Mamane présente à Nouakchott son dernier spectacle « Continent à partager »

Mamane-choix-du-peuple-300x200Thiaski: Pour son deuxième séjour à Nouakchott en deux ans, Mamane à mis les petits plats dans les grands. L’humoriste nigérien à offert à notre public les premiers moments de son tout nouveau spectacle intitulé « un continent à partager ou un continent à se partager ». Désormais le 27 mars 2015 entre dans les annales culturelles comme le jour où pour la première fois, à Nouakchott, Mamane représenta son troisième chef d’œuvre.

Pour la Mauritanie, l’événement aura des retentissements dans le monde au même titre que les belles victoires remportées le mois dernier par notre compatriote le cinéaste Abderrahmane Sissako dont le fim Timbuktu fut bardé de titres aux Césars de Paris.

Le spectacle revient sur les grandes dates de l’histoire de l’Afrique coloniale lorsqu’elle a été partagée lors de la conférence de Berlin qui a eu lieu du 15 novembre 1884 au 26 février 1885.

A l’initiative du Portugal et organisée par le Chancelier allemand Bismark, l’Allemagne, l’Autriche Hongrie, la Belgique, le Danemark, l’Empire Ottoman, l’Espagne, la France, la Grande-Bretagne, l’Italie, les Pays-Bas, le Portugal, la Russie, la Suède-Norvège ainsi que les Etats – Unis y ont participé.
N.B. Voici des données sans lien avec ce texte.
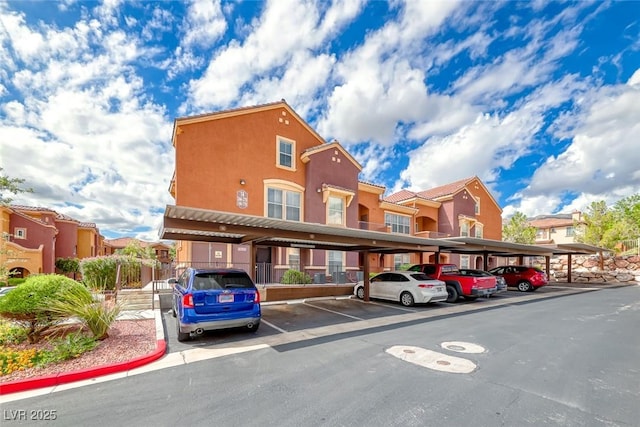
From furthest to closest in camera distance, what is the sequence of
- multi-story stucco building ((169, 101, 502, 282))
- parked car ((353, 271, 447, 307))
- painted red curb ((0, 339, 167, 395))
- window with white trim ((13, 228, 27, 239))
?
window with white trim ((13, 228, 27, 239))
multi-story stucco building ((169, 101, 502, 282))
parked car ((353, 271, 447, 307))
painted red curb ((0, 339, 167, 395))

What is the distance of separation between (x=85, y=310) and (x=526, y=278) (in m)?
22.6

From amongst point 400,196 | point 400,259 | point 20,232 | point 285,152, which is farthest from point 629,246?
point 20,232

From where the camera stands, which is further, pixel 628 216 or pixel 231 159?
pixel 628 216

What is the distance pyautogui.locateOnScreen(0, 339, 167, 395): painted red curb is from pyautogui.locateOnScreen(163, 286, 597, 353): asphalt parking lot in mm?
872

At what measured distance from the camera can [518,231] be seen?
135ft

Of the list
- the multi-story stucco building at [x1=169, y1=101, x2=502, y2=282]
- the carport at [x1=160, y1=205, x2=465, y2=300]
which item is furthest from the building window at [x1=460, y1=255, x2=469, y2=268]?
the carport at [x1=160, y1=205, x2=465, y2=300]

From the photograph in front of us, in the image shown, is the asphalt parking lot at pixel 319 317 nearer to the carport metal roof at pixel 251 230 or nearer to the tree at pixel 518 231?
the carport metal roof at pixel 251 230

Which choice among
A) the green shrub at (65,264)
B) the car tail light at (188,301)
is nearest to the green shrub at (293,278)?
the car tail light at (188,301)

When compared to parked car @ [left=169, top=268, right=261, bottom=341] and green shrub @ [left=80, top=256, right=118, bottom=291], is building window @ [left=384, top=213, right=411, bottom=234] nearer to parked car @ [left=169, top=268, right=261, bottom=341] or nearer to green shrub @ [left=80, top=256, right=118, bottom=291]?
green shrub @ [left=80, top=256, right=118, bottom=291]

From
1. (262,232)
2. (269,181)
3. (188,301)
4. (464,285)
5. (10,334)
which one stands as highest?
(269,181)

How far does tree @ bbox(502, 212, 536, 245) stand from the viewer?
40.4 metres

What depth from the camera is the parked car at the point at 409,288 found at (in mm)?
12212

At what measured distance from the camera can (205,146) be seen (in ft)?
51.9

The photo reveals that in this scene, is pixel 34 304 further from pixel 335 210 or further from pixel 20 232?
pixel 20 232
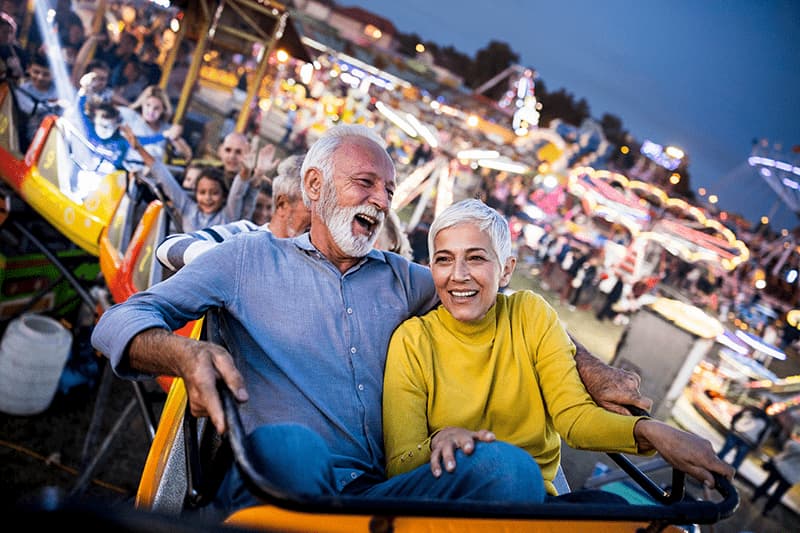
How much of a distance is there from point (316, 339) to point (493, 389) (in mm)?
698

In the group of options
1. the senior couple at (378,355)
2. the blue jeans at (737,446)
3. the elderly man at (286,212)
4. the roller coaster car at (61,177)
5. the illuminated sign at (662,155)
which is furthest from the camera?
the illuminated sign at (662,155)

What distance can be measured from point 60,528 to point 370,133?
203cm

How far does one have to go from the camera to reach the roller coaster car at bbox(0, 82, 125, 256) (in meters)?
4.32

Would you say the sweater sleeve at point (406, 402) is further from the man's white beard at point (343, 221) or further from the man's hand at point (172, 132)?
the man's hand at point (172, 132)

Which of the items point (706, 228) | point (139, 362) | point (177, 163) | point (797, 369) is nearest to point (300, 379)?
point (139, 362)

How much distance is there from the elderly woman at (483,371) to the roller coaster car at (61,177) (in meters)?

L’Afrique faisait figure de la grande absente.

Mamane a embarqué le public dans un réel voyage en usant d’humour et en projetant à l’écran les images des protagonistes de cette histoire et celle de la carte de l’Afrique dépecée avec la règle et l’équerre.

En vrai pédagogue le comédien a inculqué au public en une seule heure des leçons qui nécessiteraient la lecture de plusieurs ouvrages ; en faisant des aller-retour entre le thème central , l’actualité brulante et ses observations pertinentes de la vie quotidienne à Nouakchott.

Fidel à sa célèbre chronique sur Rfi, il a une fois de plus brosser un tableau sombre du continent africain qu’il appelle «le Gondwana » dans sa satire où d’après lui « rien ne change » en dépit du temps qui passe. « Le terrain de foot qui vous a vu naître est toujours là. Le vieux camion qui a donné son nom au quartier n’a pas bougé de sa place il y a belles lurettes » s’est-il esclaffé. Ce fut une belle soirée à se tordre de rire…

Il faut rappeler que la présence de Mamane à Nouakchott a été rendue possible grâce à la persévérance du directeur délégué de l’Institut Français de Mauritanie, Monsieur Jany Bourdais qui a offert un joli cadeau au public nouakchottois.